Kepemimpinan Gembala Nabi Muhammad Untuk Bangsa (Refleksi Maulid Nabi 2025)
Satrio Wahono*
Pada Jumat ini (5/9/2025), umat Muslim di seluruh dunia mengenang kelahiran Nabi Muhammad SAW, rasul terakhir yang diutus oleh Allah SWT untuk menyempurnakan akhlak umat manusia sekaligus mendakwahkan Islam sebagai rahmat bagi alam semesta.
Namun di Indonesia, momen perayaan kelahiran insan kamil (manusia sempurna) Rasulullah SAW justru terjadi berbarengan dengan tragedi sosial politik di negeri ini, yaitu rangkaian demonstrasi panas yang dipicu oleh tingkah polah pongah para elit penguasa.
Di sisi lain, momen maulid Nabi 2025 yang sama bisa memberikan pelajaran bagi para elit politik kita supaya meneladani kepemimpinan profetis ala Nabi Muhammad guna mengasah rasa mawas diri untuk lebih baik memimpin bangsa ini.
Tak bisa dimungkiri bahwa nabi (prophet) adalah sosok agamawi yang menjadi inspirasi kepemimpinan tiada henti. Boleh dibilang seorang nabi pada umumnya laksana CEO yang berhasil melakukan perubahan drastis bagi umatnya yang rusak ke arah lebih baik (turnaround). Karena itulah, Nabi Muhammad dikabarkan sempat merenung dan sampai pada kesadaran bahwa "Tidak ada nabi yang tidak pernah bekerja sebagai penggembala."

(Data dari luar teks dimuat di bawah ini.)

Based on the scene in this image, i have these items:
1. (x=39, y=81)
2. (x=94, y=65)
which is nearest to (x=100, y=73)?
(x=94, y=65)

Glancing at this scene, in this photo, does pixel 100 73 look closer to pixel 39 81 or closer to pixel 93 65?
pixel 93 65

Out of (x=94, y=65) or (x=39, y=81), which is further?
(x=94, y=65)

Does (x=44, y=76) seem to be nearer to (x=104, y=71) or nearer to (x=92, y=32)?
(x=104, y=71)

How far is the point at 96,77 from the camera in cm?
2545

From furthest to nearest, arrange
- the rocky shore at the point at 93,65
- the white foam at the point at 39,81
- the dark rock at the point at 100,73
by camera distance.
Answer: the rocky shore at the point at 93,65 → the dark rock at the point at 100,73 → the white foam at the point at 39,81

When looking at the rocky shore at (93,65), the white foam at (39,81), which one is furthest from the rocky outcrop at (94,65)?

Dengan kata lain, kepemimpinan gembala adalah kepemimpinan profetis (bercorak nilai kenabian) yang revolusioner. Singkat kata, kepemimpinan gembala merupakan inspirasi paripurna untuk perbaikan bangsa.Â
John Adair, profesor kajian kepemimpinan pertama di dunia (University of Surrey) dan mantan tentara di resimen Badui, dalam buku Kepemimpinan Muhammad (terjemahan Gramedia Pustaka Utama/GPU, 2010) meringkaskan setidaknya ada tujuh ciri kepemimpinan gembala. Pertama, seorang pemimpin harus menjadi teladan, terutama dalam hal kebajikan, kelembutan, dan sifat welas asih.
Kedua, seorang pemimpin harus menjaga kesatuan kawanan, mencapai tujuan bersama, dan memenuhi kebutuhan individu. Sekaligus, pemimpin sejati harus memperhatikan kesejahteraan rakyat, bukan mencari keuntungan dari orang.